# Wet Sanding Help??



## branter33 (Aug 23, 2007)

Hi there :wave: 

I'm reasonably competent at most aspects of car detailing. Keep the car very clean, getting to grips with the G220 at the moment, etc.

But I have a couple of scratches and marks on my paintwork that wont come out.

Maybe I'm not doing it right.. but from what I have seen the wet sanding method should correct it. 

What I was looking for is, if there anyone who is either Pro or not that would be willing to show me the ropes with wet sanding and possibly some tips on using the G220??

I'm just outside Glasgow and am more than willing to travel... Otherwise I have access to a warehouse here in East Kilbride.

If anyone would be interested I can supply Money/coffee/beer :thumb: 

Whatever is a prefered method of payment :thumb: 

Cheers


----------



## branter33 (Aug 23, 2007)

PM replied to.


----------



## Grizzle (Jul 12, 2006)

Hope it was an approved supporter that has PM'd you lol 

I have a sneaky feeling it isnt and also who it is


----------



## Dave KG (Feb 23, 2006)

Does it matter if it is or isn't in replying to a request for help?? Not that it was me who sent the PM, but I am worried that "non-supporters" on here, some of whom are IMHO just as skilled as any supporting business detailer, are going to be put off assisting others which would be a great shame...


----------



## Grizzle (Jul 12, 2006)

yeh imo it does we aint paying £150 for others to gain business from it pay up like the rest of us, wish i did earlier its been very much value for money and would possibly raise levels of work around DW.


----------



## Dave KG (Feb 23, 2006)

Custom Detailers said:


> yeh imo it does we aint paying £150 for others to gain business from it pay up like the rest of us, wish i did earlier its been very much value for money and would possibly raise levels of work around DW.


This was a request for help though, not a request for a detail.

Would you like the skill base of the enthusiast community to be lost from Detailing World? I mean, there are very many highly skilled enthusiasts out there that can easily turn out work as good as the pros and have a lot to offer to the community.


----------



## Grizzle (Jul 12, 2006)

either way still seen as advertising me like many of the pro's on here do this for a living it pays the bills food on the table etc thats all i'm saying.

anwyay hope the OP gets its sorted.


----------



## dotnetdave (Aug 31, 2007)

i am with davekg on this one, someone is asking for a little help and for someone to show him a few things. 

I dont care whether you pay £150 to be a supporter or not, the guy is asking for a little help. Like dave said he's not looking for a full detail or a full days tution just a little help from the community. He certainly isnt taking business off you he just wants some help.

If this forum has got to the point where help requests can only be fufilled by "approved" paying members then i think this forum is the wrong place for amateurs.

I think pro pay to be a member to advertise the services on the forum and give adivce where they choose to. I met james at autofinesse on here and he spent time with me showing me a few things but not once have i taken away business from him. Yet a few people have asked for help and i have offered to assist where i can.

if the pro's \ paid members think that only they can fulfill help request then i think this forum needs to be divided where member can ask for paid adivce from pro in one section, and free advice from enthusiasts in another.

▶ _Supplied material_

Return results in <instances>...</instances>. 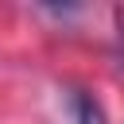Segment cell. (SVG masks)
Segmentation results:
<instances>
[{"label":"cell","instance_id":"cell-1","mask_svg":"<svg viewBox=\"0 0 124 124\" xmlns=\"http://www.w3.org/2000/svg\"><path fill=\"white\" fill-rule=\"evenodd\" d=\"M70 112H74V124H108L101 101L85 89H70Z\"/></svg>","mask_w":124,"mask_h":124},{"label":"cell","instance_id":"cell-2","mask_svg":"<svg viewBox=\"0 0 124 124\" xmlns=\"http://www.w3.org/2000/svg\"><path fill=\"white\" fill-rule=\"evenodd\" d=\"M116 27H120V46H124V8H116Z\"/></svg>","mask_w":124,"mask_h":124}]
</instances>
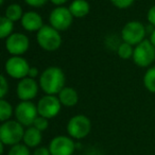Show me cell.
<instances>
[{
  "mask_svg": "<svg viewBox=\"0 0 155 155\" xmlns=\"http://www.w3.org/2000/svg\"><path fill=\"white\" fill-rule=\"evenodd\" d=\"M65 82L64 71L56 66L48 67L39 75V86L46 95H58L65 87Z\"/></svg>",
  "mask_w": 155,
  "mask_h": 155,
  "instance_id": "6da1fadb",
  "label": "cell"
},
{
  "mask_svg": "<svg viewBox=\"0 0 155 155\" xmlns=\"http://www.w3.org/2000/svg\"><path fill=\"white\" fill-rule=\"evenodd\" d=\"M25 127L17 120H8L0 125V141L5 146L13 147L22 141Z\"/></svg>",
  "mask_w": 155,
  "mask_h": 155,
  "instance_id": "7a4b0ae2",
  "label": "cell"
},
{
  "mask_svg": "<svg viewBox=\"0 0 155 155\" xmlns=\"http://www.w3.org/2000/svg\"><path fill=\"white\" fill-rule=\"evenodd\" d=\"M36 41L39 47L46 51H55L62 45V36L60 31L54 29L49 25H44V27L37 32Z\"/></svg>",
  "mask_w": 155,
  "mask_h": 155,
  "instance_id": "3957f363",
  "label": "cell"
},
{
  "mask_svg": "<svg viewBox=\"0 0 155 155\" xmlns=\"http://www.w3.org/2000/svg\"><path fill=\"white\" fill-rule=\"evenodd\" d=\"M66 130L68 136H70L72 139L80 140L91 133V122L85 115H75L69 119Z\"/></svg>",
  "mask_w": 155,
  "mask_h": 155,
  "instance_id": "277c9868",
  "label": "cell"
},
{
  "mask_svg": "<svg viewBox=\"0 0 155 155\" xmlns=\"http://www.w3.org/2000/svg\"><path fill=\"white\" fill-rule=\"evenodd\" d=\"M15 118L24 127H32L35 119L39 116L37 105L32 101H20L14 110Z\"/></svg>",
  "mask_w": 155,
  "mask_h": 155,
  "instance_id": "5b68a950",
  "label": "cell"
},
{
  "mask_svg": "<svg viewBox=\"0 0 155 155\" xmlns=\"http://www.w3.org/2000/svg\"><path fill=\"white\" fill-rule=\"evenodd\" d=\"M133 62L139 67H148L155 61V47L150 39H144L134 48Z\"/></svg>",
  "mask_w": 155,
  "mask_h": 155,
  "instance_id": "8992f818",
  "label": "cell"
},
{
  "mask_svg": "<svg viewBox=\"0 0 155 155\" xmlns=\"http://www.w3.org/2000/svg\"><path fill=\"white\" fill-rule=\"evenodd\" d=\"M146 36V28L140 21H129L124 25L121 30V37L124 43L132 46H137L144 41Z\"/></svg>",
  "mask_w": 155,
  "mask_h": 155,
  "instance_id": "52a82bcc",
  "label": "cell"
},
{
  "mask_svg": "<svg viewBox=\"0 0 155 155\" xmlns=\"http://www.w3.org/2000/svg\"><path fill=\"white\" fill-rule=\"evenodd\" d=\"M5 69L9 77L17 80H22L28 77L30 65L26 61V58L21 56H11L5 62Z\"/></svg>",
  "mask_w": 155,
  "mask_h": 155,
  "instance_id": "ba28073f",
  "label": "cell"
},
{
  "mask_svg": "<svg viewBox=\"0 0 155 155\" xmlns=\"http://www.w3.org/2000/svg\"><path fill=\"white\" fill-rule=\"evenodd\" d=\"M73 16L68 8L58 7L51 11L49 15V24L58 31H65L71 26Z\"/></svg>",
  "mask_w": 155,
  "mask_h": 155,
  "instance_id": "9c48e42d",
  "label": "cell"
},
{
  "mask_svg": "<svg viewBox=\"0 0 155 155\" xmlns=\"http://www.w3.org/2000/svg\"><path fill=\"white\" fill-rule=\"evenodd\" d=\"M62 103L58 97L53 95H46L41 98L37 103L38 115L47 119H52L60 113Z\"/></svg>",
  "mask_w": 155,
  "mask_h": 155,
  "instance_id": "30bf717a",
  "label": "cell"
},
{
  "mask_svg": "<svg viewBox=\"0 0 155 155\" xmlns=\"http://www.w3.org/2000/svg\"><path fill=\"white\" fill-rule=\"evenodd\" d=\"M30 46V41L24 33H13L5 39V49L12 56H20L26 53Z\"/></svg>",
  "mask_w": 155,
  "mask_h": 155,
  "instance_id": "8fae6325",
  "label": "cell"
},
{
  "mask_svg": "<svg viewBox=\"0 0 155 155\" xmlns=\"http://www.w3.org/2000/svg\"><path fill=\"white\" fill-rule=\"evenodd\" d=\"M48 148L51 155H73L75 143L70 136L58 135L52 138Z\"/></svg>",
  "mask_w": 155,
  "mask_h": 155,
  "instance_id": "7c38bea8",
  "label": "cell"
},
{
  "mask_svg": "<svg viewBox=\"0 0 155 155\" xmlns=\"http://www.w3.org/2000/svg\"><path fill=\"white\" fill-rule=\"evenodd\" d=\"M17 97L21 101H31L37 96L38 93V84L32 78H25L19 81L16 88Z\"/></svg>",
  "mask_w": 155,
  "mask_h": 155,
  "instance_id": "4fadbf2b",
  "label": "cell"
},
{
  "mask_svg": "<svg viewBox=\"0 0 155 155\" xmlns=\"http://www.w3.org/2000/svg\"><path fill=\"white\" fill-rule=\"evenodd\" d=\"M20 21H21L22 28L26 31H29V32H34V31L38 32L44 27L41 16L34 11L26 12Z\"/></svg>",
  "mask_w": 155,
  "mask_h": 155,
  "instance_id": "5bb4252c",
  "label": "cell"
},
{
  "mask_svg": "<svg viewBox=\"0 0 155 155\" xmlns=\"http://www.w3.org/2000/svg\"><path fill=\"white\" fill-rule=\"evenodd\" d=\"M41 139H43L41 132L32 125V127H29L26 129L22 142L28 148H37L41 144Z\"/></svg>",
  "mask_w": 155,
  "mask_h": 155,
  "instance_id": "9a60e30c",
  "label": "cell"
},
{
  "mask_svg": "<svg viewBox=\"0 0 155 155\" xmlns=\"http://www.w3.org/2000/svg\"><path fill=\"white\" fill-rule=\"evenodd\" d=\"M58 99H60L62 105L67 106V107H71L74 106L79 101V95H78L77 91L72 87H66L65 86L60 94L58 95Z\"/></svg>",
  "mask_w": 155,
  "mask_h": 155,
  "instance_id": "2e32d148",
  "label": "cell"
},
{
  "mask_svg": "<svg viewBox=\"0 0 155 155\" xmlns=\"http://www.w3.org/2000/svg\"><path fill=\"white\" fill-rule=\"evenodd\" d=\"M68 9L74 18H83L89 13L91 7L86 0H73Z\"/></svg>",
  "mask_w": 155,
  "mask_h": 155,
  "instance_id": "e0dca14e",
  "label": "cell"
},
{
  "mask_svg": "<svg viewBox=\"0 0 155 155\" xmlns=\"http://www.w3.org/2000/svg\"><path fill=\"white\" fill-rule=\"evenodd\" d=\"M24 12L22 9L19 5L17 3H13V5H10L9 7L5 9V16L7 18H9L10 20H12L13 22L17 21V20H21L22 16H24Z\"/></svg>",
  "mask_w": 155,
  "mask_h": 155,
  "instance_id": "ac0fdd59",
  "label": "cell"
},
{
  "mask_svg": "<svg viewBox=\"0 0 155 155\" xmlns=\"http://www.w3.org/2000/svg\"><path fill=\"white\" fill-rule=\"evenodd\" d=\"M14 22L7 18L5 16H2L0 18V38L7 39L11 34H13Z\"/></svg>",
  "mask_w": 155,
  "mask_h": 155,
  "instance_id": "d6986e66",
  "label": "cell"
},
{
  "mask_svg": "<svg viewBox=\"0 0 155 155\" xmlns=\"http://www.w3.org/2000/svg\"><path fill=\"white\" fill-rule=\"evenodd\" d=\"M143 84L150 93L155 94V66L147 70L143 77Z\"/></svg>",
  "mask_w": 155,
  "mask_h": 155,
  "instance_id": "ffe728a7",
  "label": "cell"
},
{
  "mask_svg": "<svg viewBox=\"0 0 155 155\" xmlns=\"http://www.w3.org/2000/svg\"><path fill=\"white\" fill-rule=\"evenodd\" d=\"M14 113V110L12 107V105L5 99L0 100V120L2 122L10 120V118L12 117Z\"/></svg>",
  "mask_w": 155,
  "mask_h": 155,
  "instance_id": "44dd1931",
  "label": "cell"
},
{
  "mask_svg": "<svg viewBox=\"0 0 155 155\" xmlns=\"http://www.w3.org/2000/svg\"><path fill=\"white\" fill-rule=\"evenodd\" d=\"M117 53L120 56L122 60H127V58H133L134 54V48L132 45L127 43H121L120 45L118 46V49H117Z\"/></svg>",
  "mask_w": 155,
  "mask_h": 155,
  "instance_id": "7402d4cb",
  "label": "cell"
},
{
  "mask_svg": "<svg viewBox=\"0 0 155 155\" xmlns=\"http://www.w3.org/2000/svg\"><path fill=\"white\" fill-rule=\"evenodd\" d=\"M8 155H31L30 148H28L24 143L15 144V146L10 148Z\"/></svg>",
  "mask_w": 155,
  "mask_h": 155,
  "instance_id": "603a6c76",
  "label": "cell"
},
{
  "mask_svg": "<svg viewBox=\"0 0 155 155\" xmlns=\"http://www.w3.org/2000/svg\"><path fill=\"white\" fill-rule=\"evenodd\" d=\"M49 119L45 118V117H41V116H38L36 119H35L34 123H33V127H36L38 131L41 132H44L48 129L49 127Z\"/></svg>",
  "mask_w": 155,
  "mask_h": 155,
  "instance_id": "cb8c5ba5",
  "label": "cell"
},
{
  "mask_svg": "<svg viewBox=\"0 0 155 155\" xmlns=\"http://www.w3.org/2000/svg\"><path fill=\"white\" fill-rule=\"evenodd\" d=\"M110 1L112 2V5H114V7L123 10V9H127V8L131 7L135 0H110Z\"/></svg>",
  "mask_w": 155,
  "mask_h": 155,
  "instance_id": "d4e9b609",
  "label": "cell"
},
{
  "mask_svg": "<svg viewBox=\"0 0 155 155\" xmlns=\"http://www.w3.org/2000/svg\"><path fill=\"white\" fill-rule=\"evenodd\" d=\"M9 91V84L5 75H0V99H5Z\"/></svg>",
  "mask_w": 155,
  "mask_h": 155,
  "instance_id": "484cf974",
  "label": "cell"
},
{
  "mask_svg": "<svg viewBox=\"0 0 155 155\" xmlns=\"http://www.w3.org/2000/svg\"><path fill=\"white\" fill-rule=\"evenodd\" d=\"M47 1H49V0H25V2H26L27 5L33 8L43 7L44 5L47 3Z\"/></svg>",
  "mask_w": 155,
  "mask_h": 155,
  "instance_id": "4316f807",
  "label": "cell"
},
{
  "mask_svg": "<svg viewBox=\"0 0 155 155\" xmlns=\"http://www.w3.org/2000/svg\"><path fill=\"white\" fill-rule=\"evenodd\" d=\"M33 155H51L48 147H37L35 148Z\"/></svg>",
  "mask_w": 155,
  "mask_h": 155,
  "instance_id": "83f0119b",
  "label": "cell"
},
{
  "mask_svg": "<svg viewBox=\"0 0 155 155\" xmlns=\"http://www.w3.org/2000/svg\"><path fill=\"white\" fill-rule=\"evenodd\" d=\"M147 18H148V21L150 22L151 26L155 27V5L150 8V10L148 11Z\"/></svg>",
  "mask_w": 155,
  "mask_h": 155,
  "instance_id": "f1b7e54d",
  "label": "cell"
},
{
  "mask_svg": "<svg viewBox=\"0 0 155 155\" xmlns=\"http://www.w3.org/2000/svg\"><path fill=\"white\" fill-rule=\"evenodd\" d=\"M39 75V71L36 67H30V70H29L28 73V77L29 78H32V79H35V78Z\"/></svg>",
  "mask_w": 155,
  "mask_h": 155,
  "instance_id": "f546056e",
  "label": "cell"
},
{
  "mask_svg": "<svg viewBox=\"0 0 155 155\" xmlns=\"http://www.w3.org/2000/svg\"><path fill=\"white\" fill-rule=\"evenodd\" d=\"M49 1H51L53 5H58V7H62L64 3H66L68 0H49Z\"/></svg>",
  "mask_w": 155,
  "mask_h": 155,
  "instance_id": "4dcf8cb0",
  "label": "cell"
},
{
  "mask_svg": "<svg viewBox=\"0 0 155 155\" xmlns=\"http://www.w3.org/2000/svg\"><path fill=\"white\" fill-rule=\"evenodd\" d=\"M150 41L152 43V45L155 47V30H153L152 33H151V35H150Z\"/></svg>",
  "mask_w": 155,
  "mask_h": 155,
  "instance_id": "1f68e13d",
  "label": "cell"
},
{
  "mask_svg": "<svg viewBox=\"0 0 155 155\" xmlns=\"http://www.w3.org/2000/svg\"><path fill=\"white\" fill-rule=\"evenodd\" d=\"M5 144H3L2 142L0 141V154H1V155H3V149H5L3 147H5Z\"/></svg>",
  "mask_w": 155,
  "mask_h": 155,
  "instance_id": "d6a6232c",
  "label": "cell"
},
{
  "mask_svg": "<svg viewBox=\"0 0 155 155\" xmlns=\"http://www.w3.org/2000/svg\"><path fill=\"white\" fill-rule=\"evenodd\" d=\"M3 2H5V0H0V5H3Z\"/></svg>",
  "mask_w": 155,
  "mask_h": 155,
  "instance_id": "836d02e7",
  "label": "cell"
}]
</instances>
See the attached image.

==

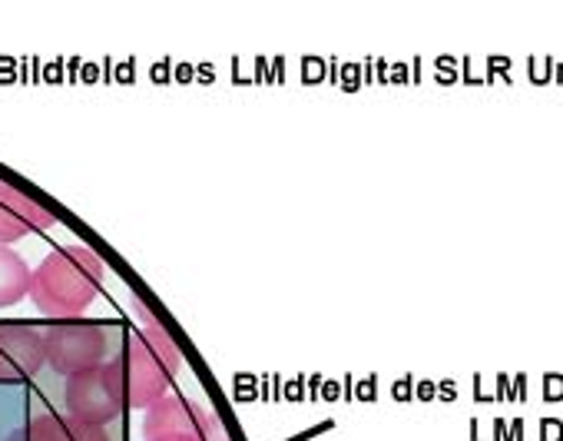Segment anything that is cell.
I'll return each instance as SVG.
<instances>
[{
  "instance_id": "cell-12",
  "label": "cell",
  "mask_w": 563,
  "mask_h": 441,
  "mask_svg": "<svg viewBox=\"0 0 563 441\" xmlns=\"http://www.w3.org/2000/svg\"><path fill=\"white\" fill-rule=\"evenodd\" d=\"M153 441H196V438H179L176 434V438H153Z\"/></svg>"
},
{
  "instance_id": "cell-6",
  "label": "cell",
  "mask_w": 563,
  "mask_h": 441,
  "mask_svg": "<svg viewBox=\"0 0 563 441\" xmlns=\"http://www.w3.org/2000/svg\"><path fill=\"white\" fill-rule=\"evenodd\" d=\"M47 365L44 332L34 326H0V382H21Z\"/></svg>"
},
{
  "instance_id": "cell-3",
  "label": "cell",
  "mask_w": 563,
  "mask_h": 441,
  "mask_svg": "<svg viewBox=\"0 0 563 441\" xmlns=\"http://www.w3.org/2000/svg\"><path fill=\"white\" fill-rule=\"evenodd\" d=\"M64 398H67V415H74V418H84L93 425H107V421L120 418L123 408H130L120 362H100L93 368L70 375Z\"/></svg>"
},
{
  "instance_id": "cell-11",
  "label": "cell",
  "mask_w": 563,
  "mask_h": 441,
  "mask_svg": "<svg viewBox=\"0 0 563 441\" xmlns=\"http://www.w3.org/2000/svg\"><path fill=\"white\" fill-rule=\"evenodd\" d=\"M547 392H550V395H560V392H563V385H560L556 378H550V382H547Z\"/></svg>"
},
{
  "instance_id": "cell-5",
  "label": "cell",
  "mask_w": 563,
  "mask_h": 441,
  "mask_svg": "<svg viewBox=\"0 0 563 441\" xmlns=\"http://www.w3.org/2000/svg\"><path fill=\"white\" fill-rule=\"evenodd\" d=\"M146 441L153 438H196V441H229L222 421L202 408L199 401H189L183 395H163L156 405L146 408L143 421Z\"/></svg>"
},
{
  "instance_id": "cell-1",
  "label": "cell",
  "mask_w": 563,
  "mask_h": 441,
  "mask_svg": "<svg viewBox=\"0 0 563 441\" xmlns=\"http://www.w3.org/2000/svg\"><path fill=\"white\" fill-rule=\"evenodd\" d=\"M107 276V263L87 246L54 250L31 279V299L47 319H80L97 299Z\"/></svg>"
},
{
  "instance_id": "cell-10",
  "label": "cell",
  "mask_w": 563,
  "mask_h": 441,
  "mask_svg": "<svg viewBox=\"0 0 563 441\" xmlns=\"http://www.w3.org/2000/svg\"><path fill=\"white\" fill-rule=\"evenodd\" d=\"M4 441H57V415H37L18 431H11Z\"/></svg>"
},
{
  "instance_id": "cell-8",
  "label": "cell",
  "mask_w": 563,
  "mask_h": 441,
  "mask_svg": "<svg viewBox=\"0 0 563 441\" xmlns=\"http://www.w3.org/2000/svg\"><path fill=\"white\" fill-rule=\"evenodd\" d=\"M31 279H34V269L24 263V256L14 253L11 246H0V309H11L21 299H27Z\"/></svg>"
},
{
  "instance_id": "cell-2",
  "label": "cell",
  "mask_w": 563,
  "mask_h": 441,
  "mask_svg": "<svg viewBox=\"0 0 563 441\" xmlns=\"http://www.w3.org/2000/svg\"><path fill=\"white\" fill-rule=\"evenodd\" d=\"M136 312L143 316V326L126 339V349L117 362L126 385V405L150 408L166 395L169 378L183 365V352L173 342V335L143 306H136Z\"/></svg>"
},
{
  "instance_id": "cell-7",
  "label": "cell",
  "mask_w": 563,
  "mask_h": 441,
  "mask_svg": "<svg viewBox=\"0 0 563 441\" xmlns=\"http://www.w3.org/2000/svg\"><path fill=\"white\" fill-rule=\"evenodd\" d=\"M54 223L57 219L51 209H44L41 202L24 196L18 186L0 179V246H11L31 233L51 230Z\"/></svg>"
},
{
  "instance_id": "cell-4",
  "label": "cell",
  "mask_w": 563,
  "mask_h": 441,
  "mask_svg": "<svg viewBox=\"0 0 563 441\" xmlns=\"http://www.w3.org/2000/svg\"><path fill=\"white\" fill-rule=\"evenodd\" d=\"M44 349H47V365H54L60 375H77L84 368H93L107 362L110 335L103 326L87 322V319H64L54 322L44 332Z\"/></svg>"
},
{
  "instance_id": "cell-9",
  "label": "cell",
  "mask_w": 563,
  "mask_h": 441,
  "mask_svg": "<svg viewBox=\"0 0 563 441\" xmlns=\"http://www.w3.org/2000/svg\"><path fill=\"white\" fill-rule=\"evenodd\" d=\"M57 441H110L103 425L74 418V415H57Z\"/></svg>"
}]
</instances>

▶ _Set problem 1_
Please translate this sentence from the wet sanding thread into Spanish: "This was a request for help though, not a request for a detail."
▶ _Set problem 2_
Write the next part of the wet sanding thread, picking up right after its final sentence.

▶ _Task result 1_
Sin embargo, esto era una petición de ayuda, no una petición de un servicio de detallado.

▶ _Task result 2_
----------



## Guest (Mar 4, 2008)

well said.


----------



## V8burble (Jul 3, 2007)

matt1263 said:


> well said.


2nd that! As a fellow non-pro.


----------



## Scud (Jun 30, 2006)

Wow, that is a good one ...... You are only allowed to help/detail someones motor if you are a pro supporter on DW, sorry but thats total bull5hit


----------



## LeeH (Jan 29, 2006)

Custom Detailers said:


> yeh imo it does we aint paying £150 for others to gain business from it pay up like the rest of us, wish i did earlier its been very much value for money and would possibly raise levels of work around DW.


That is just so bang out of line TBH.

This is a community of enthusiast, not a client base for people like yourself.

This was a better place to be before the influx of 'professional' detailers.


----------



## Rich @ PB (Oct 26, 2005)

Unbelievable. And disgraceful. A member asks for help and clearly outlines his requirements and the reward on offer and then an approved supporter tries to make out that offers from non paying forum members are unacceptable? Get a grip... I can understand fully why comments like this are putting off people from both asking for and offering help.

I may be wrong, but I was under the impression that paying up the fees and becoming approved granted the right to post in the studio and attract work by showing off the quality of your work; I didn't think that it gave rights to tout for work and trample on the underlying ethic of the forum? I suggest you get back to basics and stick to posting your work.


----------



## s1mmo440 (Feb 19, 2007)

Withdrawn  a little too contreversial


----------



## quattrogmbh (May 15, 2007)

Custom Detailers said:


> either way still seen as advertising me like many of the pro's on here do this for a living it pays the bills food on the table etc thats all i'm saying.
> 
> anwyay hope the OP gets its sorted.


I appreciate that Detailing is your livelihood, however, how can this post be described as advertising? 
A poster to a public forum asked for help. That request for help was answered. How different is that request from any other forum?

It seems that you are confused about what your £150 actually bought you.


----------



## hutchingsp (Apr 15, 2006)

Hmm and I thought all publicity was supposed to be good publicity.

[sarcasm] Top job :thumb: [/sarcasm]


----------



## Finerdetails (Apr 30, 2006)

I can se this post is going to have fun in the replies.

We are all individuals, and have differing views and opinions. Thats what is so great about these fourms. DW has brough so much information to the fingers tips of so many in such a short space of time.

Todays newpaper is tomorrows chip wrappings. Yes the reply was not justified, and yes anyone can help anyone. Dont think all the pros are here just for money -ask the 20 odd guys who I spent Saturday with.


----------



## dotnetdave (Aug 31, 2007)

Finerdetails said:


> I can se this post is going to have fun in the replies.
> 
> We are all individuals, and have differing views and opinions. Thats what is so great about these fourms. DW has brough so much information to the fingers tips of so many in such a short space of time.
> 
> Todays newpaper is tomorrows chip wrappings. Yes the reply was not justified, and yes anyone can help anyone. Dont think all the pros are here just for money -ask the 20 odd guys who I spent Saturday with.


Iain (i think thats your name) i have already said the minority can spoil it. There are a lot of pro's on here like yrouself who are not just out to get work and actually want to help people out, jamesb at autofinesse was brilliant with me. All the pros at last weekends meet held by james were great to chat to and i didnt get the feeling that any of them were trying to stop amateurs helps each other


----------



## WHIZZER (Oct 25, 2005)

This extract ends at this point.